Tuesday, June 4, 2013

Is There More to Life???

Sometimes I allow myself to think about when our son, Jake, was first born.....BFX—Before Fragile X.  He was the cutest baby boy ever.  I know this is true because I, personally, had never seen another boy so precious.  He was perfect in our eyes. 

We did all of the stuff our parents and friends had advised us to do.  We did all of the Pediatrician appointments right on schedule.  We immunized.  We fed him when he was hungry, and changed him when he was soiled.  When I watched commercials on television, I could relate to every baby commercial.  It was all as expected.  We were so happy. 

As he grew, there were little things that didn’t mesh with what experts said was common.  We worried a little bit, but, we went on with life and all of its joy.  Those were the days of carefree thoughts and hope for the future. 

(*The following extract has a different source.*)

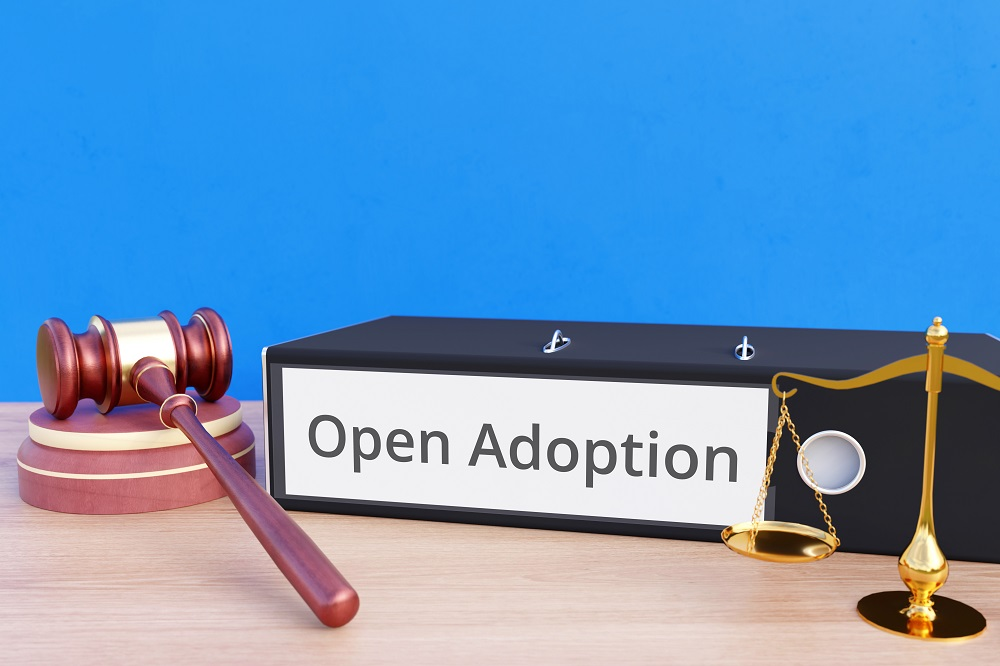 What is Open Adoption in the State of Arizona?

Then, in 1991, when our newborn was 3 days old, we got the news that Jake had Fragile X Syndrome.  Subsequently, a few months later, Joe was also diagnosed with it.  The fantasy life was over….at least we thought so.  Much time has passed now….22 years…..and we have come full circle.

Yes, Fragile X Syndrome does exist.  Yes, my 2 boys are affected by this genetic developmental disability.  Yes, we’ve known for 22 years.  But, lately I’ve been thinking about other things.  Life things.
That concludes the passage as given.